■ **EXERCISE PROMPT**
Reproduce the discussion about the `@objc` async completion handler word for word, starting at "Does the implementation" and ending at "actually intended behavior!".

■ **EXCERPT PROVIDED**
___
Bug? `@objc` async method has `_Nonnull` completion handler parameter instead of `_Nullable`

SE-0297 says that

@objc func perform(operation: String) async -> Int { ... }

will be translated into

- (void)performWithOperation:(NSString * _Nonnull)operation
           completionHandler:(void (^ _Nullable)(NSInteger))completionHandler;

However, when I tried it, the completion handler is _Nonnull, resulting in the following error when I try to pass nil:

Null passed to a callee that requires a non-null argument

Does the implementation have a bug or does SE-0297 need to be updated?

(CC @Douglas_Gregor who authored SE-0297)

This Swift compiler code seems to suggest that the synthesized wrapper method does handle nil completion handlers. So it seems like a bug in the code that generates the Objective-C interface?

Oh actually, there is a completionIsOptional variable whose value is determined here. Unfortunately, I can’t understand what this code is saying. :sweat_smile:

Created `@objc` async method has `_Nonnull` completion handler parameter instead of `_Nullable` · Issue #64870 · apple/swift · GitHub since it seems likely this is a bug. But let me know if this is actually intended behavior!

Is that a warning or an error? I'm getting a warning, but I'm not on the latest Xcode.

It's not unseen that the final implementation doesn't follow proposal document 100%.

However in this case it looks like @discardableResult attribute should be taken into account when converting from swift to obj-c, symmetrically to what it does when going from obj-c to swift.

Oops, sorry for the imprecision. Yes, it’s a warning.

Oh do you mean if I add @discardableResult to the Swift method, the Objective-C translated method’s completion handler should be nullable? I tried it but still got the same warning.

Yes, I mean it should take @discardableResult into account, but it doesn't. So it does look like a bug (a minor one – it's just a warning after all).

Hmm it also crashes at runtime (even with @discardableResult), so I guess the warning is correct but the behavior seems unexpected.
___
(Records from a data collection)
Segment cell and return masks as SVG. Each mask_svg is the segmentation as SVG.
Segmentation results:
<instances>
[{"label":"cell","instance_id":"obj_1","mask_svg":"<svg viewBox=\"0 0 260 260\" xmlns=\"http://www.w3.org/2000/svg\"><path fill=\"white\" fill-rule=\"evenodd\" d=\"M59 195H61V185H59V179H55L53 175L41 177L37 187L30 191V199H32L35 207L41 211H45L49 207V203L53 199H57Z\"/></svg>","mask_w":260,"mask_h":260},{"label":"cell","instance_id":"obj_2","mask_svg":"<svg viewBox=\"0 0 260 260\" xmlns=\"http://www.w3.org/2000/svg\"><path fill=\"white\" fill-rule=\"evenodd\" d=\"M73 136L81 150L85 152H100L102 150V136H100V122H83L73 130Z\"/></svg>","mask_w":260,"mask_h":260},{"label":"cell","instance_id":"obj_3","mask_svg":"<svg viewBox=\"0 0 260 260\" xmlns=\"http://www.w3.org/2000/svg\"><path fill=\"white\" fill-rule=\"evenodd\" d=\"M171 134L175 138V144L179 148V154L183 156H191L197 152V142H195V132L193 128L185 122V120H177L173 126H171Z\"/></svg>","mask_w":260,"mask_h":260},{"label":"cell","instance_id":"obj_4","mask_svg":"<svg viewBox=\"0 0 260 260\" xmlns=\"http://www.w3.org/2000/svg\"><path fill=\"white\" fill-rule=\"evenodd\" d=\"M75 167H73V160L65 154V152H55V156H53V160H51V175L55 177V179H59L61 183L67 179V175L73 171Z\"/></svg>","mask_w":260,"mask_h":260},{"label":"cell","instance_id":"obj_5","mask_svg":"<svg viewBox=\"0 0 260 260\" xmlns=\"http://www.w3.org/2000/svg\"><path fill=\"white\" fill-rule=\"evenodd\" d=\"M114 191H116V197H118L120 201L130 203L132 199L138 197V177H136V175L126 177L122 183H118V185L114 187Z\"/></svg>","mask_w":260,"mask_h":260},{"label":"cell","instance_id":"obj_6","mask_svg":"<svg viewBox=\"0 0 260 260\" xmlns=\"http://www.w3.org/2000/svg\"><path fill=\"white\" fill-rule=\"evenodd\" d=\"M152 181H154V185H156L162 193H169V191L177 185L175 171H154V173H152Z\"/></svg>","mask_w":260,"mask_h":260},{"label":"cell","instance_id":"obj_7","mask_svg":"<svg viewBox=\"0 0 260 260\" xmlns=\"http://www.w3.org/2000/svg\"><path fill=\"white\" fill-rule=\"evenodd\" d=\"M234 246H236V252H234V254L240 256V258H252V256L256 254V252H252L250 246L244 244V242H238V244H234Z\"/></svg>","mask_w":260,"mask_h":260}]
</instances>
___
■ **FINISHED TASK**
Does the implementation have a bug or does SE-0297 need to be updated?

(CC @Douglas_Gregor who authored SE-0297)

This Swift compiler code seems to suggest that the synthesized wrapper method does handle nil completion handlers. So it seems like a bug in the code that generates the Objective-C interface?

Oh actually, there is a completionIsOptional variable whose value is determined here. Unfortunately, I can’t understand what this code is saying. :sweat_smile:

Created `@objc` async method has `_Nonnull` completion handler parameter instead of `_Nullable` · Issue #64870 · apple/swift · GitHub since it seems likely this is a bug. But let me know if this is actually intended behavior!